Morphological Characteristics of Inferior Pole Patellar Fractures and a Finite-Element Analysis Combined With a Retrospective Clinical Study of Anchor Suture and Titanium Cable Cerclage Treatment

Orthop Surg. 2025 Jan 22. doi: 10.1111/os.14351. Online ahead of print.

Abstract

Objective: Inferior pole patellar fractures (IPPFs) pose a significant challenge due to their complex fracture patterns and high risk of complications associated with current treatment methods. This study aims to (1) characterize the fracture patterns of IPPFs using fracture mapping and (2) compare the biomechanical stability and clinical outcomes of treatment with anchor suture with patellar cerclage versus Kirschner-wire tension band combined with patellar cerclage.

Methods: (1) A retrospective analysis was conducted on 61 patients with IPPF. For each case, fracture reduction was manually simulated, with fracture lines and fragments overlaid onto a complete patella template to identify fracture patterns. (2) Finite-element models were used to analyze the mechanical properties of anchor suture and titanium cable cerclage treatment and Kirschner-wire tension band combined with patellar cerclage in treating IPPFs. Additionally, a retrospective analysis of clinical data was performed on 57 patients with IPPF (AO/OTA 34 A1) treated at our institution between January 1, 2023, and December 25, 2023. Of these, 18 patients underwent anchor suture and titanium cable cerclage (Group A), and 39 underwent Kirschner-wire tension band combined with patellar cerclage (Group B). We compared operative time, final knee range of motion, incidence of secondary surgery, postoperative complications, and functional recovery between the two groups based on medical records and follow-up results.

Results: (1) IPPFs were predominantly comminuted, with fracture lines on the anterior view concentrated laterally and near the superior surface of the inferior pole. Fracture lines became more sparse as they approached the distal patella. The posterior view was similar to the anterior, with the majority of fractures near the superior surface of the inferior pole. (2) Finite-element analysis revealed no significant differences between the two groups in terms of displacement and stress. Operative time was similar between the groups (p > 0.05), as were final knee range of motion (p > 0.05) and postoperative Bostman scores (p > 0.05). Group A had no postoperative complications or readmissions, while Group B had two cases of hardware irritation and one case of knee joint infection.
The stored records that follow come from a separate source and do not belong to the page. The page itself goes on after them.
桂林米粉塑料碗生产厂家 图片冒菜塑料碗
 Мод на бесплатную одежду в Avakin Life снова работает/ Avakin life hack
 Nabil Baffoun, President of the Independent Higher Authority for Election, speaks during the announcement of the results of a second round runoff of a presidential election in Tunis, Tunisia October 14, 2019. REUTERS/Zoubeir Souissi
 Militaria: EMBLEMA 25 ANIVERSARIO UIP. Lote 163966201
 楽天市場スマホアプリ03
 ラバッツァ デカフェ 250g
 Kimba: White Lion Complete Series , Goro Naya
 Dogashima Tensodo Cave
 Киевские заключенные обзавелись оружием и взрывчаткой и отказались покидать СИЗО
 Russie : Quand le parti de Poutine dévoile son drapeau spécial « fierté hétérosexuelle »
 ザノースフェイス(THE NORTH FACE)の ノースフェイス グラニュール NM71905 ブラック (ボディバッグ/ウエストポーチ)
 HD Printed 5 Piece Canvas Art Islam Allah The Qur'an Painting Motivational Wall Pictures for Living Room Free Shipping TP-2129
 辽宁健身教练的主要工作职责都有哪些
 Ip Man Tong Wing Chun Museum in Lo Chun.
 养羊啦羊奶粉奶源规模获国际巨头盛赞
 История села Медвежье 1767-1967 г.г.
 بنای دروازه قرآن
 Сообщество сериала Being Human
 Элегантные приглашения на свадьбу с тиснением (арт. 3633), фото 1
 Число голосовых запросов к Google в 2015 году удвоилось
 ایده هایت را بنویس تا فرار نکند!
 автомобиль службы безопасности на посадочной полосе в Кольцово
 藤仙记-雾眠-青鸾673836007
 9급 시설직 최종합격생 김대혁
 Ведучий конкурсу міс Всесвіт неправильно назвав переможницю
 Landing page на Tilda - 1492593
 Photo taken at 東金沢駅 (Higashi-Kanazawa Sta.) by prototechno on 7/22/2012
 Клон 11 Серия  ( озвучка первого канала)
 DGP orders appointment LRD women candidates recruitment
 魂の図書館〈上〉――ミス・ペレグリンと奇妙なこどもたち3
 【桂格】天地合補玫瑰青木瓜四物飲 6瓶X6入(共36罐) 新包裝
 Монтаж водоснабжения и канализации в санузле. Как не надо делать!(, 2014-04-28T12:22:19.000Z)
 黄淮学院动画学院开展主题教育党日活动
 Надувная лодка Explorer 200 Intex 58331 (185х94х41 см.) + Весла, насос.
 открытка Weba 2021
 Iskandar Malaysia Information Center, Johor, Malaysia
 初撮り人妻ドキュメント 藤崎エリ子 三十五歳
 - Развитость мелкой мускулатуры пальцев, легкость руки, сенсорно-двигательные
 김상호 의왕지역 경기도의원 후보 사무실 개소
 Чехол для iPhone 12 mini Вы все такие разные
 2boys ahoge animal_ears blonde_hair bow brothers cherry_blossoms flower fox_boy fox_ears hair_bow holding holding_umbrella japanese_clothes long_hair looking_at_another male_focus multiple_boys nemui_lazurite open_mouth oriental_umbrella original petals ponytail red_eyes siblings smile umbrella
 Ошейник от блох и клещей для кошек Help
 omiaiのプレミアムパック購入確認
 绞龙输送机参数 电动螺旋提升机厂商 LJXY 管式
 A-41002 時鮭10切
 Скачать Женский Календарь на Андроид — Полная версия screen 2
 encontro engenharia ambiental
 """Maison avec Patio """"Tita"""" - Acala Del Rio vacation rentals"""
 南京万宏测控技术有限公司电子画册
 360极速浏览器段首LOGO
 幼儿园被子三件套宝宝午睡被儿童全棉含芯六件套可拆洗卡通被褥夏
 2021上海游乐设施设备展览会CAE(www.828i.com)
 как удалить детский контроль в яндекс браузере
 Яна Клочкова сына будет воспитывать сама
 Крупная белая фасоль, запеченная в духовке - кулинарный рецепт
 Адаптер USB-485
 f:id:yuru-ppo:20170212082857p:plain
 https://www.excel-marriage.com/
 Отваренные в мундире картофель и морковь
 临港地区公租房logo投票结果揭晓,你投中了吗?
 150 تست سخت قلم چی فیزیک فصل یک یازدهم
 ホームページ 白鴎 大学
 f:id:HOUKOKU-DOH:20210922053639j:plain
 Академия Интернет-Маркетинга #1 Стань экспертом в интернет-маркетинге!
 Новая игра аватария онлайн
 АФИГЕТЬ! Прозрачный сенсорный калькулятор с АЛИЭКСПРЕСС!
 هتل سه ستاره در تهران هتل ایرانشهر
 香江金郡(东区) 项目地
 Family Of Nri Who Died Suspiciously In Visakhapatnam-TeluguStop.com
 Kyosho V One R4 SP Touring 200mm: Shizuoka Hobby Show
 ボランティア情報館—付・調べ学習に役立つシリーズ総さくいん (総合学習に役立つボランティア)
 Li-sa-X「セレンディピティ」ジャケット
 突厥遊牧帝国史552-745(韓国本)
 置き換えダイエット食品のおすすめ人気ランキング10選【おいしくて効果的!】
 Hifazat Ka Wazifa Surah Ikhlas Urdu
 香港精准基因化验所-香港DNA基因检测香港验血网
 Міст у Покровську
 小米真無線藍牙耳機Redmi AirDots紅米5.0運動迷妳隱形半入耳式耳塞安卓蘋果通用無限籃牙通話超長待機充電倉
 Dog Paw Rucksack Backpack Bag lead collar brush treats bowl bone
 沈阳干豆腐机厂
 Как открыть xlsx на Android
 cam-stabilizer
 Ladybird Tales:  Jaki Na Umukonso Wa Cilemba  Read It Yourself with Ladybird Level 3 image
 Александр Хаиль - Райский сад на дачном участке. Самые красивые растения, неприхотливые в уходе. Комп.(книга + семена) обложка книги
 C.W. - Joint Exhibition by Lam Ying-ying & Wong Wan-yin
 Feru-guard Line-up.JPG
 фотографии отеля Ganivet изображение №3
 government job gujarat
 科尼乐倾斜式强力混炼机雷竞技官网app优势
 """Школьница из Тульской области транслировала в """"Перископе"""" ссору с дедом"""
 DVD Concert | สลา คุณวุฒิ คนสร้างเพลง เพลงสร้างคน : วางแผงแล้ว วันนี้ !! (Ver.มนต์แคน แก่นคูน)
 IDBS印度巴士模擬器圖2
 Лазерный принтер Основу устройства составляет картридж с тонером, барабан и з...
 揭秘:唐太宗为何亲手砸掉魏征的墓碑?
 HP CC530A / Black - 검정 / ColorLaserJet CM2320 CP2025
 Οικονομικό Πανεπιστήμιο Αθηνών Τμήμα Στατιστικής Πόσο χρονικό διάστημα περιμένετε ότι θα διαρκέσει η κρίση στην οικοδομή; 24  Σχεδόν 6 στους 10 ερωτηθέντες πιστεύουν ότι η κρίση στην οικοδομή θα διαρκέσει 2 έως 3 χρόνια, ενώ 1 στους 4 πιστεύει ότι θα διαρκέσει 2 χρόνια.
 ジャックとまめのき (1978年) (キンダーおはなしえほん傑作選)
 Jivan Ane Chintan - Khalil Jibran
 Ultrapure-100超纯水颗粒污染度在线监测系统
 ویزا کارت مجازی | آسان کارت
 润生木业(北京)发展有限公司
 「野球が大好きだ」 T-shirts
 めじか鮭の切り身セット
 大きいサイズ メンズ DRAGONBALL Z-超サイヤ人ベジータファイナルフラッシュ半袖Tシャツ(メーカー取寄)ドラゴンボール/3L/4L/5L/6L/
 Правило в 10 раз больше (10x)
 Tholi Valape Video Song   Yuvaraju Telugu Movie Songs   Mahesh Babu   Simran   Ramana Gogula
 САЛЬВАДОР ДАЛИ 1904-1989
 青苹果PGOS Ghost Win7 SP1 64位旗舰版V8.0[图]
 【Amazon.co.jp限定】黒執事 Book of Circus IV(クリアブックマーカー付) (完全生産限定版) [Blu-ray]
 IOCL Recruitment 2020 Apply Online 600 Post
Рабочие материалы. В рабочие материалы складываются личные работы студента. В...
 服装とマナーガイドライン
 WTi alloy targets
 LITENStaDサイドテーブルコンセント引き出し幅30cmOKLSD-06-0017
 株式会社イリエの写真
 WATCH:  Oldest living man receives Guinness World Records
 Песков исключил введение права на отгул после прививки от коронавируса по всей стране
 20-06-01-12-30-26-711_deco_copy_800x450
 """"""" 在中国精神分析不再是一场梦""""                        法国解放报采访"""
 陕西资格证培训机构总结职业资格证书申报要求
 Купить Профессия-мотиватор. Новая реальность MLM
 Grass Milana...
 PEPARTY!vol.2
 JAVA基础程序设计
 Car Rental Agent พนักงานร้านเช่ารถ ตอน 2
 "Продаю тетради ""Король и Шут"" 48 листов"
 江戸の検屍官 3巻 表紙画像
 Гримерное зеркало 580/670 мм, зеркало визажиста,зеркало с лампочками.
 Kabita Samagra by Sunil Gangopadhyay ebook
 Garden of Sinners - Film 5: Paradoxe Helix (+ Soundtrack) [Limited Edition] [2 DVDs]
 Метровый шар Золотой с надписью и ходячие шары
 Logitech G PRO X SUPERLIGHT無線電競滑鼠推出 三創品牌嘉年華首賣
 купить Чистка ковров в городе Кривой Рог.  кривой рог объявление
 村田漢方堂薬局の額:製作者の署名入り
Conclusion: The fracture lines of IPPF are varied, often comminuted, and correlate with the mechanism of injury. Biomechanical and clinical outcomes suggest that anchor suture with patellar cerclage is a viable option for stabilizing IPPF.

Trial registration: ClinicalTrials.gov identifier: NCT06736639.

Keywords: a retrospective study; finite‐element analysis; fracture maps; inferior patellar fracture.